======== The data ========
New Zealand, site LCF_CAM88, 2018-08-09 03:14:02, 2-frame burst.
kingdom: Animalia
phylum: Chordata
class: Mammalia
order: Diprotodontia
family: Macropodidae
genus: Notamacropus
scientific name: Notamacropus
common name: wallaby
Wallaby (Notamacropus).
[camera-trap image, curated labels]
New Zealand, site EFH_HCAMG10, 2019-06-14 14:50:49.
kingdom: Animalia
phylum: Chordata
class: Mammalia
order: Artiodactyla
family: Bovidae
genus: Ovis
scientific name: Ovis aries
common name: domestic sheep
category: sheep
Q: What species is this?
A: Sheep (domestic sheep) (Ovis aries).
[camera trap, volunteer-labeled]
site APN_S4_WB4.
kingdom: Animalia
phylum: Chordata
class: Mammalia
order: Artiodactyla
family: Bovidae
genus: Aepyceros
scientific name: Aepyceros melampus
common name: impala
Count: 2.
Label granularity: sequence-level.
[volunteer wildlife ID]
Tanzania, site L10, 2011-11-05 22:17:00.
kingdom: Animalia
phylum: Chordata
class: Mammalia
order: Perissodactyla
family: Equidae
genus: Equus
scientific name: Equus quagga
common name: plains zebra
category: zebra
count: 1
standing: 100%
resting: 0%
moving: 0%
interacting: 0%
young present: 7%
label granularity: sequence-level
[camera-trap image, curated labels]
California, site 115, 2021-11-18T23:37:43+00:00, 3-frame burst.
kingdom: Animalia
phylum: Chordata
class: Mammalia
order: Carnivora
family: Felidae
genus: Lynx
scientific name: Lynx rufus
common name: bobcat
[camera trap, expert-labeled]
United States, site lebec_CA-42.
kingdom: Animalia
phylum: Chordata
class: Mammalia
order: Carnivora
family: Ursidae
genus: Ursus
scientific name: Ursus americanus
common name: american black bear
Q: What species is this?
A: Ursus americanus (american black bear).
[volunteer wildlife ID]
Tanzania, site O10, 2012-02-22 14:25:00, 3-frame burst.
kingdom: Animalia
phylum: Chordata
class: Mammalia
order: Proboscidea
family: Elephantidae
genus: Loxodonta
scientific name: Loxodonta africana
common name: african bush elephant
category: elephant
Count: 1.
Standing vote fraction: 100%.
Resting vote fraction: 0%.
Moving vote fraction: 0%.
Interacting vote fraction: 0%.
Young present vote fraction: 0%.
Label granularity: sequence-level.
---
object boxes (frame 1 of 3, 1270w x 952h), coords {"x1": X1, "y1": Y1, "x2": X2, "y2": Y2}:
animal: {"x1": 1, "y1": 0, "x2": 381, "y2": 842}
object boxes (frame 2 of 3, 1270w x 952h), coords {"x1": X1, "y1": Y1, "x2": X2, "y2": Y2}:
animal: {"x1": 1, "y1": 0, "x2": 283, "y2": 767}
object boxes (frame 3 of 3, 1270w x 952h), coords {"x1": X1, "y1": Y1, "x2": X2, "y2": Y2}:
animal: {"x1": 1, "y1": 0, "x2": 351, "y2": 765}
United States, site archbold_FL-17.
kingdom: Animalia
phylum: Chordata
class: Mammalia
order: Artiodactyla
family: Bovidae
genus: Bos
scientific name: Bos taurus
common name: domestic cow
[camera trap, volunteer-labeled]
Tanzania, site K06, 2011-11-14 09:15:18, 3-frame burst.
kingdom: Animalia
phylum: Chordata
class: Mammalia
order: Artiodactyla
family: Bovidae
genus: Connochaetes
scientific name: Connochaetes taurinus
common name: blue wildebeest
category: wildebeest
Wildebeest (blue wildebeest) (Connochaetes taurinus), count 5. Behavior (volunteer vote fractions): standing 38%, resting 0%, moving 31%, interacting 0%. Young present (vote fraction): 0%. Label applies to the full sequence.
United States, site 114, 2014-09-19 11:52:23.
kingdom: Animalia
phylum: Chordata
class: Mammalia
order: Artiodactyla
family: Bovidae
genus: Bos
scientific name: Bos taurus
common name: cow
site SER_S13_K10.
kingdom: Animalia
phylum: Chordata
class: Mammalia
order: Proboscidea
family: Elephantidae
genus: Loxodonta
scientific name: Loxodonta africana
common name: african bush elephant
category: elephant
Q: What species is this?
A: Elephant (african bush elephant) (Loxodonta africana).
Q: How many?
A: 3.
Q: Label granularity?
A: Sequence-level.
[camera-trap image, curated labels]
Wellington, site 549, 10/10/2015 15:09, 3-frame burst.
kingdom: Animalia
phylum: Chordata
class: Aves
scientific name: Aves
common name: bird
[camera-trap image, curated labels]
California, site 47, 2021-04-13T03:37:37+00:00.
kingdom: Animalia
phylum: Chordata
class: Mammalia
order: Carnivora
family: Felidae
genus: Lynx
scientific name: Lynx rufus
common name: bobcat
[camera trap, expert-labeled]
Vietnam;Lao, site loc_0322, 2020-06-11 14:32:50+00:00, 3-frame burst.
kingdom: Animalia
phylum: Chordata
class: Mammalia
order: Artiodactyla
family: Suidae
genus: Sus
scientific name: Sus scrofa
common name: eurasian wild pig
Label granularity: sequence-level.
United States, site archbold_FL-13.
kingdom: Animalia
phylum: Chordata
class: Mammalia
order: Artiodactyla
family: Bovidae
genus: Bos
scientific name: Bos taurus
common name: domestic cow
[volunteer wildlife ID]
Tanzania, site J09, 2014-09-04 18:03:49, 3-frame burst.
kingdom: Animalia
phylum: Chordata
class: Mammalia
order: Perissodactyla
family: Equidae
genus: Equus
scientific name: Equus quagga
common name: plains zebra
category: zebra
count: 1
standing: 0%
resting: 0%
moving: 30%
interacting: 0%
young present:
========
*What the exercise asks*. The listing above is to be transcribed in full, with no line omitted.

*Exercise answer*.
New Zealand, site LCF_CAM88, 2018-08-09 03:14:02, 2-frame burst.
kingdom: Animalia
phylum: Chordata
class: Mammalia
order: Diprotodontia
family: Macropodidae
genus: Notamacropus
scientific name: Notamacropus
common name: wallaby
Wallaby (Notamacropus).
[camera-trap image, curated labels]
New Zealand, site EFH_HCAMG10, 2019-06-14 14:50:49.
kingdom: Animalia
phylum: Chordata
class: Mammalia
order: Artiodactyla
family: Bovidae
genus: Ovis
scientific name: Ovis aries
common name: domestic sheep
category: sheep
Q: What species is this?
A: Sheep (domestic sheep) (Ovis aries).
[camera trap, volunteer-labeled]
site APN_S4_WB4.
kingdom: Animalia
phylum: Chordata
class: Mammalia
order: Artiodactyla
family: Bovidae
genus: Aepyceros
scientific name: Aepyceros melampus
common name: impala
Count: 2.
Label granularity: sequence-level.
[volunteer wildlife ID]
Tanzania, site L10, 2011-11-05 22:17:00.
kingdom: Animalia
phylum: Chordata
class: Mammalia
order: Perissodactyla
family: Equidae
genus: Equus
scientific name: Equus quagga
common name: plains zebra
category: zebra
count: 1
standing: 100%
resting: 0%
moving: 0%
interacting: 0%
young present: 7%
label granularity: sequence-level
[camera-trap image, curated labels]
California, site 115, 2021-11-18T23:37:43+00:00, 3-frame burst.
kingdom: Animalia
phylum: Chordata
class: Mammalia
order: Carnivora
family: Felidae
genus: Lynx
scientific name: Lynx rufus
common name: bobcat
[camera trap, expert-labeled]
United States, site lebec_CA-42.
kingdom: Animalia
phylum: Chordata
class: Mammalia
order: Carnivora
family: Ursidae
genus: Ursus
scientific name: Ursus americanus
common name: american black bear
Q: What species is this?
A: Ursus americanus (american black bear).
[volunteer wildlife ID]
Tanzania, site O10, 2012-02-22 14:25:00, 3-frame burst.
kingdom: Animalia
phylum: Chordata
class: Mammalia
order: Proboscidea
family: Elephantidae
genus: Loxodonta
scientific name: Loxodonta africana
common name: african bush elephant
category: elephant
Count: 1.
Standing vote fraction: 100%.
Resting vote fraction: 0%.
Moving vote fraction: 0%.
Interacting vote fraction: 0%.
Young present vote fraction: 0%.
Label granularity: sequence-level.
---
object boxes (frame 1 of 3, 1270w x 952h), coords {"x1": X1, "y1": Y1, "x2": X2, "y2": Y2}:
animal: {"x1": 1, "y1": 0, "x2": 381, "y2": 842}
object boxes (frame 2 of 3, 1270w x 952h), coords {"x1": X1, "y1": Y1, "x2": X2, "y2": Y2}:
animal: {"x1": 1, "y1": 0, "x2": 283, "y2": 767}
object boxes (frame 3 of 3, 1270w x 952h), coords {"x1": X1, "y1": Y1, "x2": X2, "y2": Y2}:
animal: {"x1": 1, "y1": 0, "x2": 351, "y2": 765}
United States, site archbold_FL-17.
kingdom: Animalia
phylum: Chordata
class: Mammalia
order: Artiodactyla
family: Bovidae
genus: Bos
scientific name: Bos taurus
common name: domestic cow
[camera trap, volunteer-labeled]
Tanzania, site K06, 2011-11-14 09:15:18, 3-frame burst.
kingdom: Animalia
phylum: Chordata
class: Mammalia
order: Artiodactyla
family: Bovidae
genus: Connochaetes
scientific name: Connochaetes taurinus
common name: blue wildebeest
category: wildebeest
Wildebeest (blue wildebeest) (Connochaetes taurinus), count 5. Behavior (volunteer vote fractions): standing 38%, resting 0%, moving 31%, interacting 0%. Young present (vote fraction): 0%. Label applies to the full sequence.
United States, site 114, 2014-09-19 11:52:23.
kingdom: Animalia
phylum: Chordata
class: Mammalia
order: Artiodactyla
family: Bovidae
genus: Bos
scientific name: Bos taurus
common name: cow
site SER_S13_K10.
kingdom: Animalia
phylum: Chordata
class: Mammalia
order: Proboscidea
family: Elephantidae
genus: Loxodonta
scientific name: Loxodonta africana
common name: african bush elephant
category: elephant
Q: What species is this?
A: Elephant (african bush elephant) (Loxodonta africana).
Q: How many?
A: 3.
Q: Label granularity?
A: Sequence-level.
[camera-trap image, curated labels]
Wellington, site 549, 10/10/2015 15:09, 3-frame burst.
kingdom: Animalia
phylum: Chordata
class: Aves
scientific name: Aves
common name: bird
[camera-trap image, curated labels]
California, site 47, 2021-04-13T03:37:37+00:00.
kingdom: Animalia
phylum: Chordata
class: Mammalia
order: Carnivora
family: Felidae
genus: Lynx
scientific name: Lynx rufus
common name: bobcat
[camera trap, expert-labeled]
Vietnam;Lao, site loc_0322, 2020-06-11 14:32:50+00:00, 3-frame burst.
kingdom: Animalia
phylum: Chordata
class: Mammalia
order: Artiodactyla
family: Suidae
genus: Sus
scientific name: Sus scrofa
common name: eurasian wild pig
Label granularity: sequence-level.
United States, site archbold_FL-13.
kingdom: Animalia
phylum: Chordata
class: Mammalia
order: Artiodactyla
family: Bovidae
genus: Bos
scientific name: Bos taurus
common name: domestic cow
[volunteer wildlife ID]
Tanzania, site J09, 2014-09-04 18:03:49, 3-frame burst.
kingdom: Animalia
phylum: Chordata
class: Mammalia
order: Perissodactyla
family: Equidae
genus: Equus
scientific name: Equus quagga
common name: plains zebra
category: zebra
count: 1
standing: 0%
resting: 0%
moving: 30%
interacting: 0%
young present:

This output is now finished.